=== Written task ===
Reproduce word for word the passage of the excerpt on TranQL knowledge graphs that begins at the words "In [4]: knowledge_graph.render_force_graph_3d()" and stops after the words "In [5]: knowledge_graph.render_plotly_force_graph()".

Interpreter options can be configured with %config:

In [2]: %config TranQLMagic.asynchronous=False

For all configurable options, see the TranQLMagic class.

Knowledge Graphs

A KnowledgeGraph object is returned by %tranql_query which supports a variety of operations such as union, difference, and symmetric_difference. For the entire list, see NetworkX Operators. The + and - operators are overloaded to perform the simple_union and simple_difference operations.

In[1]: simple_union = mock1 + mock2
       simple_difference = mock1 - mock2
       simple_symmetric_difference = mock1.simple_symmetric_difference(mock2)

Note: operators prefixed with simple are rewrites of NetworkX operators which do not require identical node sets.

Pandas

The KnowledgeGraph class has two built-in methods for usage with Pandas:

  • to_dataframe_dict converts a KnowledgeGraph object to a dict of {"nodes": DataFrame, "edges": DataFrame}
  • from_dataframe_dict converts the former's structure back to a KnowledgeGraph

Visualization

There are various ways to go about creating visualizations of a KnowledgeGraph. A 3D force-directed graph can be rendered like so:

In [4]: knowledge_graph.render_force_graph_3d()

Its 2D counterpart can be rendered as well:

In [4]: knowledge_graph.render_force_graph_2d()

Additionally, a 2D variant can be rendered using Plotly, although it takes much longer to render:

In [5]: knowledge_graph.render_plotly_force_graph()

The tabular view of a knowledge graph can be rendered using the render_node_table and render_edge_table methods:

In [6]: knowledge_graph.render_node_table()
        knowledge_graph.render_edge_table()

By default, only a few columns are shown in the table view. The columns keyword argument can be used to specify which columns to include. If columns is None, all columns will be displayed.

=== Recorded data ===
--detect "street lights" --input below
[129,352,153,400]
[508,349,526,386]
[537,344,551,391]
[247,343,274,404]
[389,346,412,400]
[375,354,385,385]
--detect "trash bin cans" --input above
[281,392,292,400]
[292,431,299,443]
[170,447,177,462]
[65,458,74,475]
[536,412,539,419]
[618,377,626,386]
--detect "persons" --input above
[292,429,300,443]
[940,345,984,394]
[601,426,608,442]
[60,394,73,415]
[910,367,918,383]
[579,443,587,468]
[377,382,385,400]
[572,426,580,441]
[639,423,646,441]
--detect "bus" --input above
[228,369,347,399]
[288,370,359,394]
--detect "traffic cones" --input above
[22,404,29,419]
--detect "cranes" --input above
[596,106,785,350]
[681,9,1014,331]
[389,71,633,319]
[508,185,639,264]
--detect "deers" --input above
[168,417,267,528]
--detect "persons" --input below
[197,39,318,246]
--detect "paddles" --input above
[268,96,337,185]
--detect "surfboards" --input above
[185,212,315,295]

---

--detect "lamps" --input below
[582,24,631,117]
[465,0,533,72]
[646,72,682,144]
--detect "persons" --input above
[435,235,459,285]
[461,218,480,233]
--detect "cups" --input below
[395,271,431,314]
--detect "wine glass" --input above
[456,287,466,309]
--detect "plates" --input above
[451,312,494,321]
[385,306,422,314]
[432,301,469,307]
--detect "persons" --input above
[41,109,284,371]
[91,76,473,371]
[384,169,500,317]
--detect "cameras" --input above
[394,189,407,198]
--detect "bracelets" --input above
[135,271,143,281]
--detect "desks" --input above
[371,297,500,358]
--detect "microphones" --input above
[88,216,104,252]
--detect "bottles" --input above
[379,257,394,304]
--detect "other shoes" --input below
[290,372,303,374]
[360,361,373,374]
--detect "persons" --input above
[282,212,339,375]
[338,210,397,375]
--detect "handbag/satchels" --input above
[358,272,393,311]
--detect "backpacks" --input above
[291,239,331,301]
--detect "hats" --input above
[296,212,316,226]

=== Exercise solution ===
In [4]: knowledge_graph.render_force_graph_3d()

Its 2D counterpart can be rendered as well:

In [4]: knowledge_graph.render_force_graph_2d()

Additionally, a 2D variant can be rendered using Plotly, although it takes much longer to render:

In [5]: knowledge_graph.render_plotly_force_graph()